Vulcain

 

Source : Les Demeures philosophales 1 et le symbolisme hermétique dans ses rapports avec l’art sacré et l’ésotérisme du Grand Œuvre par Fulcanelli, troisième édition augmentée, avec trois préfaces de Eugène Canseliet, F.C.H., dessins de Julien Champagne et photographies nouvelles, éditions Pauvert, tome 1

Son laboratoire, cave, cellule, ou crypte, s’éclaire à peine d’un jour triste, que diffusent encore les multiples résilles de poudreuses araignées. C’est là pourtant qu’au milieu du silence le prodige, peu à peu s’accomplit. L’infatigable nature, mieux qu’en ses abîmes rocheux, besogne sous la prudente sauvegarde de l’homme, avec le secours des astres et par la grâce de Dieu. Labeur occulte, tâche ingrate et cyclopéenne, d’une ampleur de cauchemar. Au centre de cet in pace, un être, un savant, pour qui rien d’autre n’existe plus, surveille, attentif et patient, les phases successives du Grand Œuvre.

À mesure que s’accoutument nos yeux, mille choses sortent de la pénombre, naissent et se précisent. Où sommes-nous ? Serait-ce dans l’antre de Polyphème ou dans la caverne de Vulcain ? Près de nous, une forge éteinte, couverte de poussière et de battitures ; la bigorne, le marteau, les pinces, les forces, les happes ; des lingotières rouillées ; l’outillage rude et puissant du métallurgiste est venu s’échouer là. Dans un coin, de gros livres lourdement ferrés, tels des antiphonaires, aux signaux scellés de plomb vétustes ; des manuscrits cendreux, grimoires chevauchant pêle-mêle, volumes flaves, criblés de notes et de formules maculés de l’incipit à l’explicit. Des fioles, ventrues comme de bons moines, remplies d’émulsions opalescentes, de liquides glauques, érugineux, incarnadins, exhalent ces relents acides dont l’âpreté serre la gorge et pique la narine.

Sous la hotte du fourneau s’alignent de curieux vaisseaux oblongs, à pipon court, étoupés et encapuchonnés de cire ; des matras, aux sphères irisées de dépôts métalliques, tantôts évasés ou renflés ; les cornues verdâtres, retortes et cuines de poterie y côtoient des creusets de terre creuse et flammée. Au fond, posés sur leurs paillons, tout au long d’une corniche de pierre, des œufs philosophiques hyalins et élégants contrastent avec la courge massive et rebondies.
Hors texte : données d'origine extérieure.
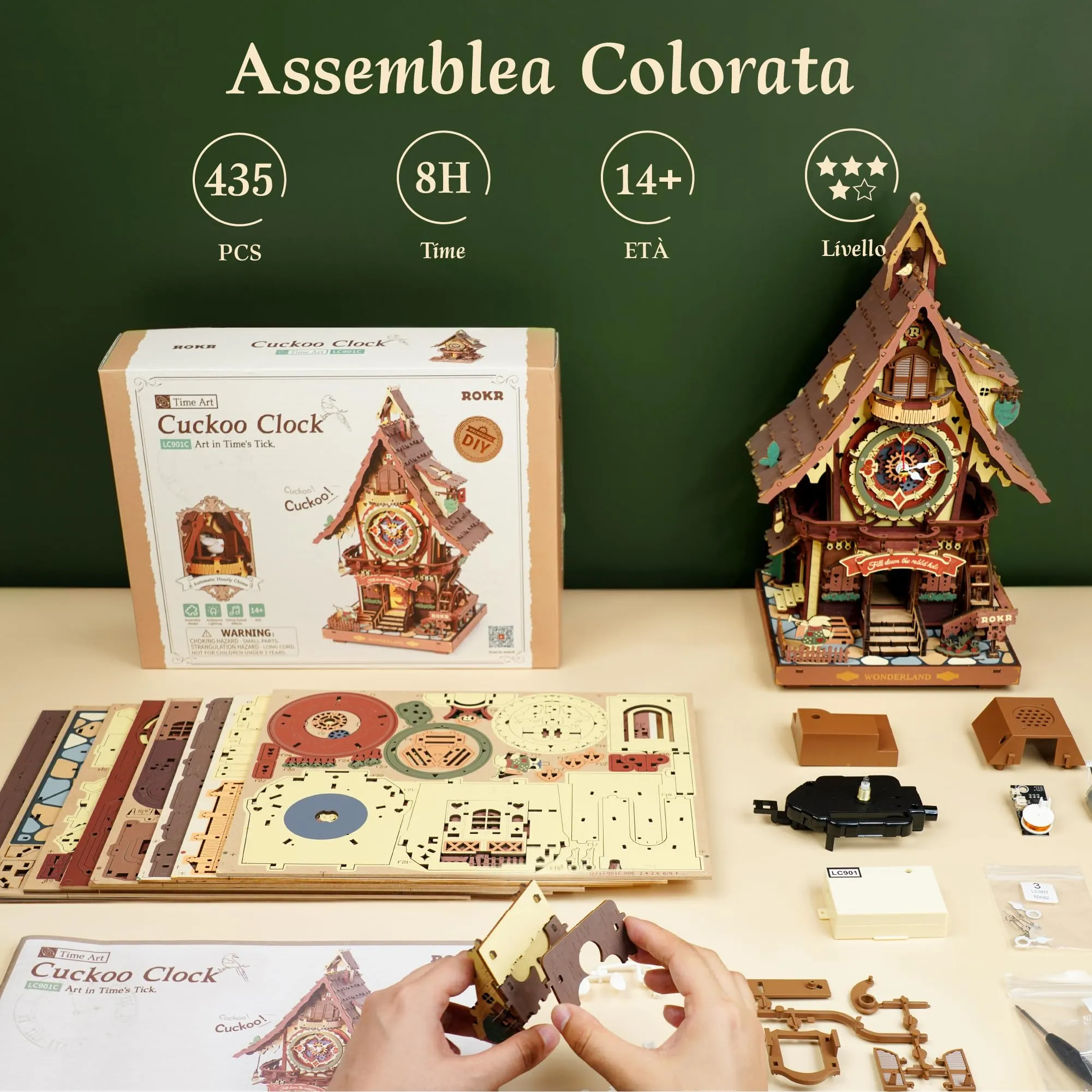 Miniatura 2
Praegans cucurbita.

Damnation ! Voici maintenant des pièces anatomiques, des fragments squelettiques : crânes noircis, édentés, répugnants dans leurs rictus d’outre-tombe, édentés, répugnants dans leurs rictus d’outre-tombe, fœtus humains suspendus, desséchés, recroquevillés, misérables déchets offrant au regard leur corps minuscule, leur tête parcheminée, ricanante et pitoyable. Ces yeux ronds, vitreux et dorés sont ceux d’une chouette au plumage fané, qui voisine avec l’alligator, salamandre géante, autre symbole important de la pratique. L’affreux reptile émerge d’un retrait obscur, tend la chaîne de ses vertèbres sur ses pattes trapues et dirige vers les arcatures le gouffre osseux de redoutables maxillaires.

Placés sans ordre, au hasard des besoins, sur le sole du four, voyez ces pots vitrifiés, aludels ou sublimatoires ;  ces bocies olivâtres enfouies en plein dans l’arène, contre l’athanor aux fumées légères escaladant la voûte ogivale. Ici, l’alambic de cuivre, homo galeatus, maculé de bavures vertes ; là, des encensoirs, les concourbes et leurs anténos, les deux-frères ou jumeaux de cohobation ; des récipients à serpentins ; de lourds mortiers de fonte et de marbre ; un large soufflet aux flancs de cuir ridés, près d’un tas de moufles, de tuiles, de coupelles, d’évaporatoires.

Amas chaotique d’instruments archaïques de matériaux bizarres, d’ustensiles périmés ; capharnaüm de toutes les sciences, fouillis de faunes impressionnantes. Et planant sur ce désordre, fixé à la clef de voûte, pendentif aux ailes déployées, le grand corbeau, hiéroglyphe de la mort matérielle et de ses décompositions, emblème mystérieux de mystérieuses opérations.